:: Source text ::
+ + +
# betzie



## Trout King (May 1, 2002)

there are still fish coming into the river. did ok fri and sat. they need to dredge that silt if possible.
_Posted via Mobile Device_


----------



## Doug Ulsh (Jul 24, 2010)

I agree with the closure of the mouth I was ther this past weekend seen a bunch of people watched and left never fished because that wasn't fishing in my book might as well had a boat with dredge nets and scooped them up but who am I to say I like fishing for the meat and the sport and in 4 years would like to continue to go up and do it time and time again so let the fish through to spawn and in 4 years we could do it again it's not rocket science


----------



## Kola (May 22, 2006)

Your license fee is how all great lakes salmon reproduce themselves. Keep buying your licenses and salmon will keep running. Snaggers and dried up rivers have no impact on future salmon runs. I say this to assure those worried about the species. They'll be back!!


----------



## Steelheadfred (May 4, 2004)

Lots of pictures and updates here.

Let's all work for a perm fix to this issue into the future.


http://www.facebook.com/TheElbertaAlert


----------



## llpof (Mar 31, 2012)
+ + +
:: Source excerpt ::
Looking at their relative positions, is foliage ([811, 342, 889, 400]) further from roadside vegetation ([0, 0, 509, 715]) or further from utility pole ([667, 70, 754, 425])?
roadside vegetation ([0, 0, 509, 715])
+ + +
:: Required work ::
In the forum thread, what does Doug Ulsh say he agrees with? Draw only on the forum thread for the answer.

:: Answer to the exercise ::
He agrees with the closure of the mouth.